The purpose of a heads up display is to provide critical data to the viewer while not distracting him or her from the primary task for which the data is needed. It informs a fighter jet pilot of heading, altitude, air speed and orientation to the horizon line, among other data, which lessens the need for the pilot to look down at the instrument panel. Commercial planes have similar HUDs, and some automobiles feature one showing speed. Motorcycle helmets with a heads up display on the visor shield project speed and gear number.
The type of display used in aircraft requires three basic parts: a computer, combiner and an overhead projector unit (OPU). The computer interfaces with the aircraft to collect and format data from the flight management system as well as other systems, while the OPU projects the data on to a combiner. A combiner is made of coated, transparent glass that only reflects light in the green wavelength. The OPU is installed behind the pilot’s head, while the combiner is installed in the field of vision. In some models, the OPU and combiner are one unit.

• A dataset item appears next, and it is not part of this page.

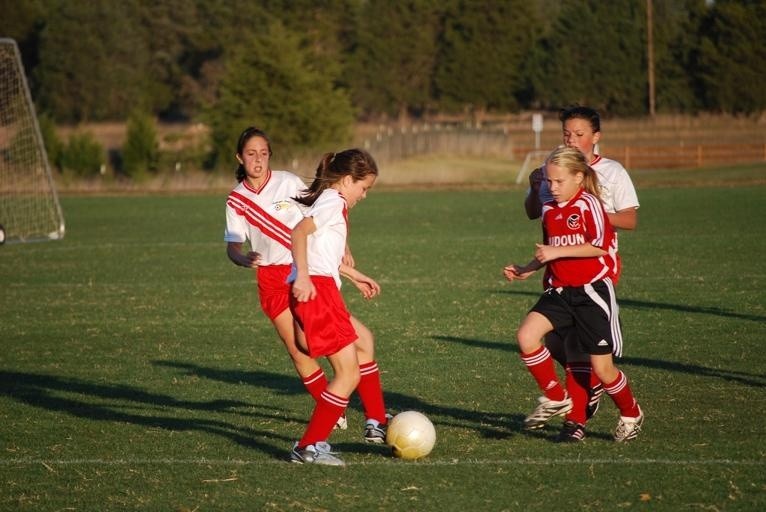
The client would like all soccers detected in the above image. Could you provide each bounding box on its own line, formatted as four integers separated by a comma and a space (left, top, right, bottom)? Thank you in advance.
387, 410, 438, 460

Refocusing the eyes can cause fatigue, so an aircraft’s heads up display is “focused at infinity” allowing the pilot to read the display without shifting focus. When used in automobiles, the display is focused closer, somewhere near the end of the hood. Motorcycle helmets also have a relative focal point for maximum comfort.
This type of display can also be ocular, worn as a portable device over one eye. This type of HUD is most often used by military in the field to display tactical information. Experiments are also ongoing for development of a heads up display that would send information directly to the eye’s retina.
Other types of HUD devices in development will use Synthetic Vision Systems (SVS) to display real-world computer-generated terrain from high-resolution databases. When an aircraft is in flight with no visibility, for example, this type would render surrounding land on the display. If the aircraft’s vector were headed for an obstacle, the obstacle would change color in the display to warn the pilot, providing ample time to change course.